> _Excerpt to read_

Thursday, June 29, 2006

World Cup and Bongs


The World Cup 2006 is on, and how! Jome Kulpi !

Yesterday history of sorts was made when Vikash Dhorasoo of France became the first player of Indian origin to play in the finals. And he almost got France the winner.
Well, Dhorasoo may be the only Indian in fray, but there are a lot of Bongs in action. Firstly, there is another French player, Louis Saha, related to Meghnad.
The absence of Denmark means that the hordes of Badyis are missing out this time. However, a few players from the famous Sen family are playing, like Jan Sen of Germany and Ol Sen of USA.
England's goalkeeper, however, spells his name SON instead of Sen, but he was Robin Sen to begin with.

> _Supplied material_
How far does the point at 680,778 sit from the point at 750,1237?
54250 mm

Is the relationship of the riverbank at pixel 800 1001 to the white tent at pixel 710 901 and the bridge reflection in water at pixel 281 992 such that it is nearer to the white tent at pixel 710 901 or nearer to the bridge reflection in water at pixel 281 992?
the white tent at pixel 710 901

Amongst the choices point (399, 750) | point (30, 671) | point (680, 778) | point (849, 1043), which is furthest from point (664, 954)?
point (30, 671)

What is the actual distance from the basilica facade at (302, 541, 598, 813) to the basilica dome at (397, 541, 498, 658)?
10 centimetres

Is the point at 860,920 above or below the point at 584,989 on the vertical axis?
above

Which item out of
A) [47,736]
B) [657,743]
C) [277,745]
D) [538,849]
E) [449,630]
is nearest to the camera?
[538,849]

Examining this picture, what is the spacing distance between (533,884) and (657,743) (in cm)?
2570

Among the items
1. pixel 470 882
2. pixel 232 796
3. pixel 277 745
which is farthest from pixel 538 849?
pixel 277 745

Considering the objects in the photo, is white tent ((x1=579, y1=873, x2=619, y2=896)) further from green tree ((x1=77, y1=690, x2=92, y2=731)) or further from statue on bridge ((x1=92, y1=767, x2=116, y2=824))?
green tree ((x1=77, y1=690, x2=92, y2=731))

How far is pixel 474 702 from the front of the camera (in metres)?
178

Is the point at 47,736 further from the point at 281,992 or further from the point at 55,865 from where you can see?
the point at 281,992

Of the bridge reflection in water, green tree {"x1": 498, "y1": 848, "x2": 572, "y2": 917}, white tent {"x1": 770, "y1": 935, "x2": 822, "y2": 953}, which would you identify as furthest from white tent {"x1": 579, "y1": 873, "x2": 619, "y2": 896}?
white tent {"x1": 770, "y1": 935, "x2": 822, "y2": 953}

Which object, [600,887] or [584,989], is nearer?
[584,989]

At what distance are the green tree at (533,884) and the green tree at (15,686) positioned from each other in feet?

> _Problems to solve_
a) Check each statement against the World Cup post above and answer yes or no, quoting the words of the post that decide it: (i) Vikash Dhorasoo was the first player of Indian origin to play in the finals. (ii) Denmark is taking part this time. (iii) Louis Saha plays for Germany.
b) Return the part of the World Cup post starting with "Well, Dhorasoo may" and going on through "related to Meghnad.", copied without changes.

> _Answer set_
a)
(i) Yes: "Vikash Dhorasoo of France became the first player of Indian origin to play in the finals."
(ii) No: "The absence of Denmark means that the hordes of Badyis are missing out this time."
(iii) No: "there is another French player, Louis Saha"

b)
Well, Dhorasoo may be the only Indian in fray, but there are a lot of Bongs in action. Firstly, there is another French player, Louis Saha, related to Meghnad.